Tessalit: Iyad met à exécution sa menace contre la France

L’organisation islamique Ançardine, dirigé par le chef terroriste Iyad Ag Ghaly, a revendiqué la récente mort de 3 soldats français de la force Barkhane.

chef groupe ansar eddine iyad ag ghali

En revendiquant cet attentat, Iyad met à exécution la menace qu’il avait proférée à l’égard de la France quelques jours  auparavant.

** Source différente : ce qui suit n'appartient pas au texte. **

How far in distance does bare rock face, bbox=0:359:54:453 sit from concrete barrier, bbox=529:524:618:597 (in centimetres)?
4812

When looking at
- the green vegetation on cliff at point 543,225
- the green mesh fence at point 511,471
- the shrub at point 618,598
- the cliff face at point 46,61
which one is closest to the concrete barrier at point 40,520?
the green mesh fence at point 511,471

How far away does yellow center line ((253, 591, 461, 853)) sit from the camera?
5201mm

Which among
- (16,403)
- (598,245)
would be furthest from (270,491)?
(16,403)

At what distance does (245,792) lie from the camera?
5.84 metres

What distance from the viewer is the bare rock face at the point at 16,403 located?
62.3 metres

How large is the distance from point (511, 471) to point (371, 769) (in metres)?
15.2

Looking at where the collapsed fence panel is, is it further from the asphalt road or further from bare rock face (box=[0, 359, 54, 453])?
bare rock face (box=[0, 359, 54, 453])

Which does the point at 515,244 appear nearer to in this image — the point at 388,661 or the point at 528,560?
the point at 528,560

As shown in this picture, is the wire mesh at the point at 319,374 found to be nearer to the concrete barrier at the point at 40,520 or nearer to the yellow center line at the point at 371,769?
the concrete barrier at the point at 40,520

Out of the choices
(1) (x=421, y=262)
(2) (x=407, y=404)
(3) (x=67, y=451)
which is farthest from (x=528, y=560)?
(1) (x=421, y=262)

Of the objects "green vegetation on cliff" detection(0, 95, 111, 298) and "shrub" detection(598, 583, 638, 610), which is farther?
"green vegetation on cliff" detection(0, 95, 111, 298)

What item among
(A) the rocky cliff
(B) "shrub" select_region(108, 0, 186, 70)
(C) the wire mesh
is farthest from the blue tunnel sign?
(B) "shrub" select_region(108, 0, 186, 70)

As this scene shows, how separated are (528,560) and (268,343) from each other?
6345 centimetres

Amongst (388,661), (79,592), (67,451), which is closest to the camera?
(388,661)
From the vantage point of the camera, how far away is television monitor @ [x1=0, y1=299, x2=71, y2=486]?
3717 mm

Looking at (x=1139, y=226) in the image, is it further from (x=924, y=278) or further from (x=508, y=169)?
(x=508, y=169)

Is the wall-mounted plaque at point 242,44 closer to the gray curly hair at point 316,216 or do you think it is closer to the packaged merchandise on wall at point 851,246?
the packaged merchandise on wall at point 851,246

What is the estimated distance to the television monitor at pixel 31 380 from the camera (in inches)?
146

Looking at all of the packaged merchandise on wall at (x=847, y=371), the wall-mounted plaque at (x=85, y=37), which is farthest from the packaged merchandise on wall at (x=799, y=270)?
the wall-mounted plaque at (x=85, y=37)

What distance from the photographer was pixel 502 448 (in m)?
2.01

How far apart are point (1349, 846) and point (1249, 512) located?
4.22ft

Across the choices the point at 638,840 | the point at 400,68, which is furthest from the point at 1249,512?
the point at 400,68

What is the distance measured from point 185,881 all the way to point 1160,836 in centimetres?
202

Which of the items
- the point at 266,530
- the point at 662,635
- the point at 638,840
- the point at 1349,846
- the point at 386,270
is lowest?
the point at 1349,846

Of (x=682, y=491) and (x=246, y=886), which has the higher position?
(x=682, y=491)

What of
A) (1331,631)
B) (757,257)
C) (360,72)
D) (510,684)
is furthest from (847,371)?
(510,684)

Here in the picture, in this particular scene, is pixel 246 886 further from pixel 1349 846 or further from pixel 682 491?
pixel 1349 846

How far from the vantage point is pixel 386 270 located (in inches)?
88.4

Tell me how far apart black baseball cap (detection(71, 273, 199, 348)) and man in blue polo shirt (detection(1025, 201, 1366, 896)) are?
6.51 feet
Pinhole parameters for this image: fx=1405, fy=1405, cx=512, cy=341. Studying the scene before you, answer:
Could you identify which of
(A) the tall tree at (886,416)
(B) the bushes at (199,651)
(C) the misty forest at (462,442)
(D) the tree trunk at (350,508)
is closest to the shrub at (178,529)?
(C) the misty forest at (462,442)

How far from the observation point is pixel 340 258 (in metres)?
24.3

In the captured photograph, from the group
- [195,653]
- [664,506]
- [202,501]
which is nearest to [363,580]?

En effet, lors du 3ème congrès du Mouvement National de Libération de l’Azawad (MNLA) tenu du 7 au 9 avril 2016 à Kidal, Ançardine avait, dans un message adressé aux participants, érigé, en plus de l’Etat malien, la France au rang de premiers ennemis du peuple de l’Azawad. Pour le groupe islamiste d’Iyad Ag Ghaly, la victoire sur  l’Etat du Mali va de pair avec le combat contre la France. Dans le message, Iyad dit aux combattants du MNLA : « Vous ne serez détachés du colon malien que lorsque vous aurez combattu son père (protecteur),  la France ». Toujours dans le même message, Ançardine déclare: « Nous ne combattons pas le MNLA ni ses sympathisants; nous combattons une partie du MNLA qui appuie la France et Barkhane…La France est votre ennemi, peuple de l’Azawad, car c’est elle qui nous a apporté le Mali en 1960 ». On note, à travers ce message,  qu’Iyad n’a pas renoncé à l’instauration d’un  Etat islamique: « La preuve que la France demeure votre ennemi, est qu’après que nous avons chassé le pouvoir malien en 2012 puis instauré la Charia islamique, cette même France vous a ramené le Mali pour instaurer les lois des  mécréants pour  vous détourner de la Charia islamique, la vraie, la seule ».

La mort des soldats français, qui, mardi 12 avril, ont vu leur véhicule sauter sur une mine à Tessalit,  sonne comme l’exécution de la menace d’Iyad. Suite à cet attentat, la force Barkhane a entrepris une opération militaire d’envergure qui a débouché sur l’arrestation de 8 commandants du MNLA. Parmi eux: M’barek Ag Mossa et Ahmed Ag Barka, tous deux chefs militaires du groupe rebelle et fortement suspectés de trafic d’armes.